Parfaitement immobile, Homère fixait Blanche. Elle ressentit un peu de gêne à l’idée qu’elle lui arrachait la vie privée d’Aaron. Un peu de gêne mais beaucoup d’excitation. Homère dut le voir, car il conclut d’une voix plus sèche :
– C’est une tragédie pour eux de n’avoir leur place ni parmi les humains, ni au sein de leur peuple d’origine.
– Que devient le bébé ? Le bébé humain, volé à ses parents.
– Ta curiosité n’a donc aucune limite…
– Aucune, avoua-t-elle sans honte.
– Les fées se lassent très vite. Quand elles en ont assez de jouer à la poupée, elles l’abandonnent.
– Donc il… meurt ?
– Bien sûr, à moins qu’une âme charitable ne le trouve avant…
Blanche fixa les jetons de poker, sagement rangés par piles égales.
– Merci de m’avoir expliqué tout ça. Je n’ai pas encore vu de fée, mais grâce à vous, je saurai quoi faire si j’en rencontre une.
– Ah oui ?
– Oui. (Des tréfonds de son sac, elle tira une tapette à mouches.) De la bouillie.

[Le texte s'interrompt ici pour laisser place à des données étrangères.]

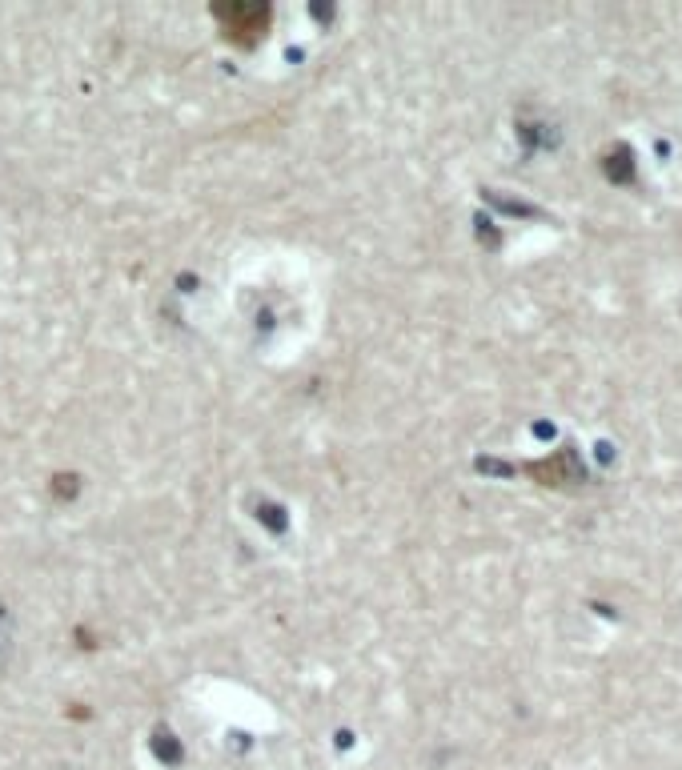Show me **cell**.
<instances>
[{
    "label": "cell",
    "instance_id": "1",
    "mask_svg": "<svg viewBox=\"0 0 682 770\" xmlns=\"http://www.w3.org/2000/svg\"><path fill=\"white\" fill-rule=\"evenodd\" d=\"M213 17L221 24L225 41H233V45H241V48H253L261 36H265L273 12H269L265 4H213Z\"/></svg>",
    "mask_w": 682,
    "mask_h": 770
},
{
    "label": "cell",
    "instance_id": "2",
    "mask_svg": "<svg viewBox=\"0 0 682 770\" xmlns=\"http://www.w3.org/2000/svg\"><path fill=\"white\" fill-rule=\"evenodd\" d=\"M606 173H610L614 181H626V177H630V164H626V153H614L610 161H606Z\"/></svg>",
    "mask_w": 682,
    "mask_h": 770
}]
</instances>
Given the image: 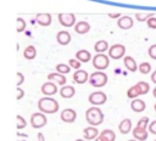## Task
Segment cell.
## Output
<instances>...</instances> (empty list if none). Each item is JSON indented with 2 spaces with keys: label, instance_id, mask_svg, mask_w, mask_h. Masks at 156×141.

Homère marqua une pause pensive.
– Intéressant. Sans parler des fées, cet objet risque fort de t’être utile ici : les moustiques sont une véritable plaie.
Il fit signe au croupier de battre les cartes, à quoi elle répondit par un léger sourire.
– Il me reste une dernière question. J’ai gagné quatre de vos jetons, souvenez-vous.
Homère se redressa sur sa chaise. Elle eut l’impression qu’il se préparait au pire. Mais quand elle ouvrit la bouche, ce fut la voix de Cornélia qui retentit dans la pièce.
– Dites-nous qui est réellement Aegeus. Dites-nous ce qu’est une vouivre. Si vous savez vraiment tout, vous devez savoir ça aussi, non ?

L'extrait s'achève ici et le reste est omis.